::: DATA TO PROCESS

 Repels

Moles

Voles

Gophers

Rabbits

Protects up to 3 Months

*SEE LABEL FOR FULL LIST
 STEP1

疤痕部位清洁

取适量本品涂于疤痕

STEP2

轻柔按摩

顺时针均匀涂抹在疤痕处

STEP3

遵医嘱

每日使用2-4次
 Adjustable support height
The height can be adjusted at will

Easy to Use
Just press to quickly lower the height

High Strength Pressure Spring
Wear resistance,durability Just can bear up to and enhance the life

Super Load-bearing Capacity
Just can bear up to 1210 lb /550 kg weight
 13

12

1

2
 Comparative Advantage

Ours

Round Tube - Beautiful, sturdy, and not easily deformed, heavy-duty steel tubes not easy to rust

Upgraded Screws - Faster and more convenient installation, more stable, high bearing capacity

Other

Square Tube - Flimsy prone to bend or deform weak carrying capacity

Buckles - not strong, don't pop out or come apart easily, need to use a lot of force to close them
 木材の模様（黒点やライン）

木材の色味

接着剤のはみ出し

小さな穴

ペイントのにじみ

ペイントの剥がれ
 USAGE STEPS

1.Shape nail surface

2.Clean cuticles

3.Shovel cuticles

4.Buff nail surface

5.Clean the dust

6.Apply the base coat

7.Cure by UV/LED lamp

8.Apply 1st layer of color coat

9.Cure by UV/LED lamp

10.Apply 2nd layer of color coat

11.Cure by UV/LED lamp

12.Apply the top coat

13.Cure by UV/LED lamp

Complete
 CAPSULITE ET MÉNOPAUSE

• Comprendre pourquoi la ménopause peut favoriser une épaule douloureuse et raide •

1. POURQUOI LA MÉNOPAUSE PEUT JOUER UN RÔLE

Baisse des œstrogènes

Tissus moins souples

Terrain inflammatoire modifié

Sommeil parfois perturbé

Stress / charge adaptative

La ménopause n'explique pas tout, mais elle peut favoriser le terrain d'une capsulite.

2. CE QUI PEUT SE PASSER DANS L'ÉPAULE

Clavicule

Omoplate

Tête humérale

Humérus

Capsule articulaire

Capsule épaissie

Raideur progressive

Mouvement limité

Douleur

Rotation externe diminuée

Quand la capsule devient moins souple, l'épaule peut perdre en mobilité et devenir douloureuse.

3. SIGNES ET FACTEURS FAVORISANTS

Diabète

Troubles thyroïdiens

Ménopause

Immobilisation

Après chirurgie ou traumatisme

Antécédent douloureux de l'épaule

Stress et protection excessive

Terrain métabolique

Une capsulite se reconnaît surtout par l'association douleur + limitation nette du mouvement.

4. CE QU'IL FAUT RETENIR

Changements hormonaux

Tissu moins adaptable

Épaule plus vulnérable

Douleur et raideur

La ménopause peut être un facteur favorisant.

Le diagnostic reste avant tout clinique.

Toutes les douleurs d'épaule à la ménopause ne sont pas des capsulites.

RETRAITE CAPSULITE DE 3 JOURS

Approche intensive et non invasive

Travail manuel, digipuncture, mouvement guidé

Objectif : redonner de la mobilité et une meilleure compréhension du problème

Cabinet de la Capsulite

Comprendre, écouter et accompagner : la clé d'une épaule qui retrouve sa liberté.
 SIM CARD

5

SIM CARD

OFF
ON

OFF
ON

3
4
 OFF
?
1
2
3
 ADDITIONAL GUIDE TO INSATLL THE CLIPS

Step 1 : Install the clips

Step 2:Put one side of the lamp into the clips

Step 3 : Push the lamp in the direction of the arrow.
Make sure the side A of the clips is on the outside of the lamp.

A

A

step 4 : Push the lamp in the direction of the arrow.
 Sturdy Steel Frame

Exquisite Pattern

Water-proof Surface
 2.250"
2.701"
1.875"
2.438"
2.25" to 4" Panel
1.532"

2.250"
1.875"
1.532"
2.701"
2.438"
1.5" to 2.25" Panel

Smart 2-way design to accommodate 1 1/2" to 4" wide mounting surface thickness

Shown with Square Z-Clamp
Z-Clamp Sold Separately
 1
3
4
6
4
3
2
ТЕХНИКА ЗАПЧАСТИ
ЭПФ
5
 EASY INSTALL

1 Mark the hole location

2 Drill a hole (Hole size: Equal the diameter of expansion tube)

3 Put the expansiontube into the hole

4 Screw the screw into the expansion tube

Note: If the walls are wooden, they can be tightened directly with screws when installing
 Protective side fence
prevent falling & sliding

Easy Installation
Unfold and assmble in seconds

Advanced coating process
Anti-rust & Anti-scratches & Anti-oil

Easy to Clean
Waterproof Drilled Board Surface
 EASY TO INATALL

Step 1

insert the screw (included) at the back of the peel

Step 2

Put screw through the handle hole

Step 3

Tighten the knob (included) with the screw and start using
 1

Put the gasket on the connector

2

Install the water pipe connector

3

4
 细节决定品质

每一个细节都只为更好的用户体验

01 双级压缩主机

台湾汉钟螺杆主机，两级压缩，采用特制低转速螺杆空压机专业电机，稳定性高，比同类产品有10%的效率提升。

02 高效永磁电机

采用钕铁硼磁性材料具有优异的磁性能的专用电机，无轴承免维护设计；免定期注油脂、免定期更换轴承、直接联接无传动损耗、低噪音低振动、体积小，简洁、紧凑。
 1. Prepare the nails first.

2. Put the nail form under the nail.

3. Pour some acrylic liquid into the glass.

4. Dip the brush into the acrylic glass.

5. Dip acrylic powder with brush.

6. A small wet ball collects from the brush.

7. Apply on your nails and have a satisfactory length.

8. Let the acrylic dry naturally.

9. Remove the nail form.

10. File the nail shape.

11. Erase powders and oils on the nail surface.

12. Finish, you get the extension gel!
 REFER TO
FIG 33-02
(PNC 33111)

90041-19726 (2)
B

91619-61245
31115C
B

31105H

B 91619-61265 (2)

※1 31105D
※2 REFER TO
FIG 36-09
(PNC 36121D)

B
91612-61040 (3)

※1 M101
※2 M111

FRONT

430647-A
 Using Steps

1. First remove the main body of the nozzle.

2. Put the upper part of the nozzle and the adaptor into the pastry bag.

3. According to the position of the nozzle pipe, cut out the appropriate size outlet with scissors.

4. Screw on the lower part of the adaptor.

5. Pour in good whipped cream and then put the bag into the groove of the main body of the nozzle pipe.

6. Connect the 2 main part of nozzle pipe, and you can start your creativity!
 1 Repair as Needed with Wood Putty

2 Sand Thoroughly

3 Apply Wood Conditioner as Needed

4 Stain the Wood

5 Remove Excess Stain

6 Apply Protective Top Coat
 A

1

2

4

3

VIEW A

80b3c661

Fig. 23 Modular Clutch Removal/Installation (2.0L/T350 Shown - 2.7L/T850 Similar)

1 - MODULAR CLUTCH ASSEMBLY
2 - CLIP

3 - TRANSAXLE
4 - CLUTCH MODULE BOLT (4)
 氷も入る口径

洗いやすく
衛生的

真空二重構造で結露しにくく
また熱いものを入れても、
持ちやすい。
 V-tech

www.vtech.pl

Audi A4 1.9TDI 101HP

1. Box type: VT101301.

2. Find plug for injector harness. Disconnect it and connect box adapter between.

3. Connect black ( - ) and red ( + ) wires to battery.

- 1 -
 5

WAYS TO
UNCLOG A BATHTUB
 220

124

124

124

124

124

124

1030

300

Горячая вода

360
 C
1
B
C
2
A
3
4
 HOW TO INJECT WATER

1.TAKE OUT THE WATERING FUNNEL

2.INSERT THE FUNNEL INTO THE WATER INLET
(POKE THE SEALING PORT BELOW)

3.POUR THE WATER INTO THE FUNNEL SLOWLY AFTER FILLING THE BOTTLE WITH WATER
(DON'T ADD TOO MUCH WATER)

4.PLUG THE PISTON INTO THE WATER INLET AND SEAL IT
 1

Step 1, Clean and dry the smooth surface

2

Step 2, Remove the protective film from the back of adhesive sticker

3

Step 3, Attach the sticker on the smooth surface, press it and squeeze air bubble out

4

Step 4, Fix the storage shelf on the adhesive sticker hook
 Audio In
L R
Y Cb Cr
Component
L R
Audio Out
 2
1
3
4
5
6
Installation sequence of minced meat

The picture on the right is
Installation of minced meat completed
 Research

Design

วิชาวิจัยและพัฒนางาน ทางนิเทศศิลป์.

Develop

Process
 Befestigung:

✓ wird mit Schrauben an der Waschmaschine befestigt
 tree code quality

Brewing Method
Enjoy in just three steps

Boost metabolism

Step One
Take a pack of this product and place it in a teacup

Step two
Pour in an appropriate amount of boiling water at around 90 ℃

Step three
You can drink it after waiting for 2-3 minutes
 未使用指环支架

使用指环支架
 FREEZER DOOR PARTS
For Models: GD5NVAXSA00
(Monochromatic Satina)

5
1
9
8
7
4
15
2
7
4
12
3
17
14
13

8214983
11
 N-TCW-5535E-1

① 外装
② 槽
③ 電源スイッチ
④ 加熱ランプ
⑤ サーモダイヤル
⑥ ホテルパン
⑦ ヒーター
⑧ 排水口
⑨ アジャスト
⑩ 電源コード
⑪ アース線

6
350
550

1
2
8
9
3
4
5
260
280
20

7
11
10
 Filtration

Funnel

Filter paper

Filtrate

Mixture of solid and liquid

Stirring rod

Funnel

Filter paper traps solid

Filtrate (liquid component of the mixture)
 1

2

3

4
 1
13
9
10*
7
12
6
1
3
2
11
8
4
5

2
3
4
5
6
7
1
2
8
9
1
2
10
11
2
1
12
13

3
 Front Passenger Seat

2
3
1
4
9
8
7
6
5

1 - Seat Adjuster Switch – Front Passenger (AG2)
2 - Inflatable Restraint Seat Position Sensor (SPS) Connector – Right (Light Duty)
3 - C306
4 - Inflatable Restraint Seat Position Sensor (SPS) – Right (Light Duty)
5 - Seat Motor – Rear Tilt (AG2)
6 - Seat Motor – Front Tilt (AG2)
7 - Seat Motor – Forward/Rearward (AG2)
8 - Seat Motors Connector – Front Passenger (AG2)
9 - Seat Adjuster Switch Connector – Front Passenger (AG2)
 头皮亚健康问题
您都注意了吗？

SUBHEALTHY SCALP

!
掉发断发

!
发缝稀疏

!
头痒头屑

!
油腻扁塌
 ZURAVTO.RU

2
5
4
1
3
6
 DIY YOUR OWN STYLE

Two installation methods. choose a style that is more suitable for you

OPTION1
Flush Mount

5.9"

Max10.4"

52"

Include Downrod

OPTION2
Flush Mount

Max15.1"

::::::

__EXERCISE REQUIREMENTS__
A single number is expected: the count of lines in the entries that carry the string "rust".

__ANSWER TO THE PROBLEM__
2